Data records

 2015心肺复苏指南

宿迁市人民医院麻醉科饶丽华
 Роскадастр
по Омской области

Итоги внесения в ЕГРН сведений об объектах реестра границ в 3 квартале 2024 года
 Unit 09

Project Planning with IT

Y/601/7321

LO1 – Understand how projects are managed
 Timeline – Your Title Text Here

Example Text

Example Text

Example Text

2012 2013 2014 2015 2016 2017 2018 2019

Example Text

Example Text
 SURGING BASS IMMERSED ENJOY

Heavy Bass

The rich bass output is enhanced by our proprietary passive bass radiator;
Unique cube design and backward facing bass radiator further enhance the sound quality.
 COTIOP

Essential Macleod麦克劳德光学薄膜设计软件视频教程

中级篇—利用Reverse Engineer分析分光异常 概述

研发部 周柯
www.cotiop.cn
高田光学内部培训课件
---
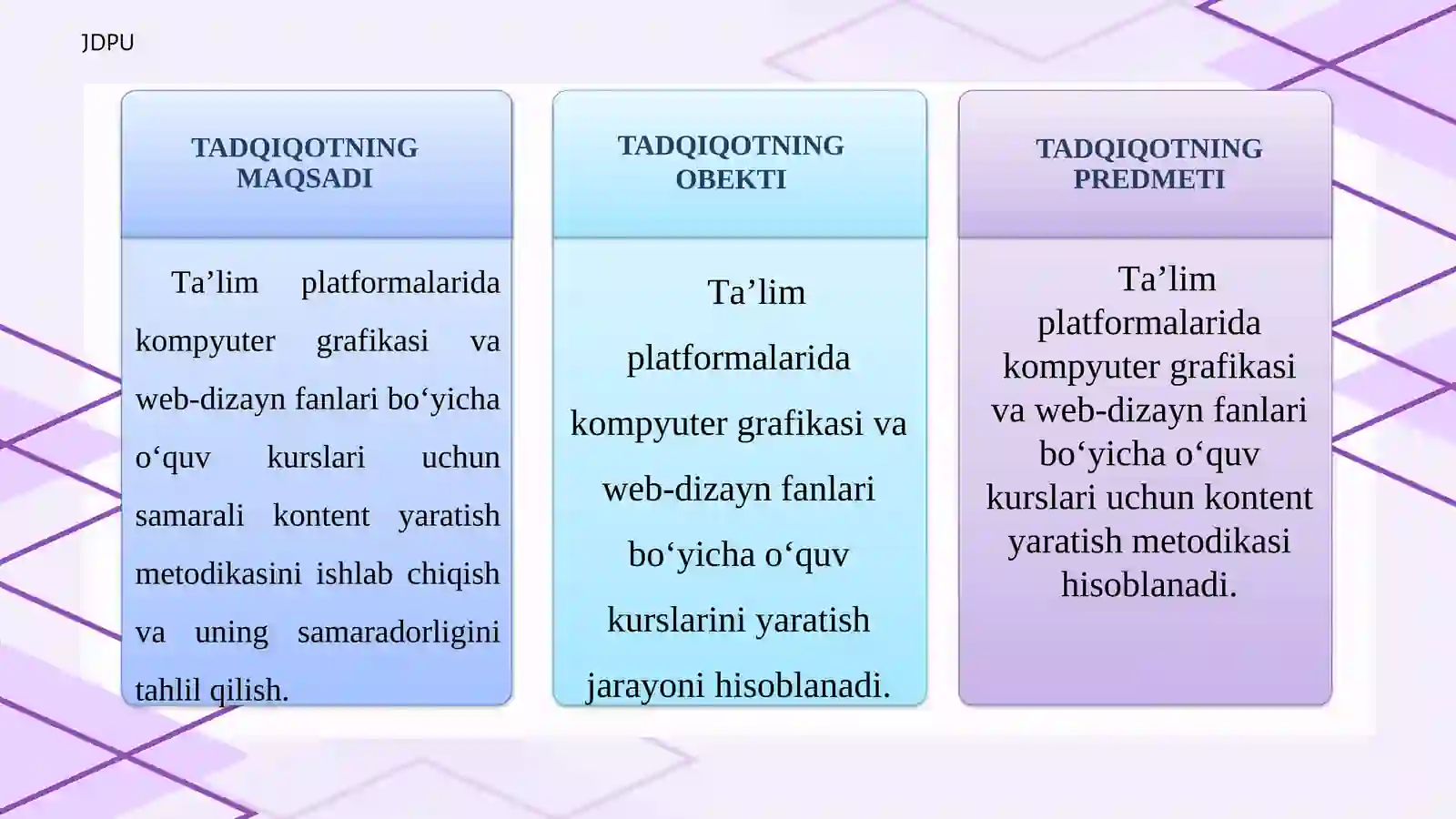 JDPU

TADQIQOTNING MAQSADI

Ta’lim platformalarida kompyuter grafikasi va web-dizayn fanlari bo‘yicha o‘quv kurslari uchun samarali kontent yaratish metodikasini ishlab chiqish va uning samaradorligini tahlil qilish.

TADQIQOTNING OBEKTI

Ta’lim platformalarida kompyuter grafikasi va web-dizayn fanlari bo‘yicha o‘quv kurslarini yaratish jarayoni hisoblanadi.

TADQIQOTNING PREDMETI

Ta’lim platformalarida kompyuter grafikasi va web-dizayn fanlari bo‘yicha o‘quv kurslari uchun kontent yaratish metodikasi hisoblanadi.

ACTIVITY:
Locate the word "yaratish" in the records and collect each line it appears in.

SOLUTION TO THIS PROBLEM:
Ta’lim platformalarida kompyuter grafikasi va web-dizayn fanlari bo‘yicha o‘quv kurslari uchun samarali kontent yaratish metodikasini ishlab chiqish va uning samaradorligini tahlil qilish.
Ta’lim platformalarida kompyuter grafikasi va web-dizayn fanlari bo‘yicha o‘quv kurslarini yaratish jarayoni hisoblanadi.
Ta’lim platformalarida kompyuter grafikasi va web-dizayn fanlari bo‘yicha o‘quv kurslari uchun kontent yaratish metodikasi hisoblanadi.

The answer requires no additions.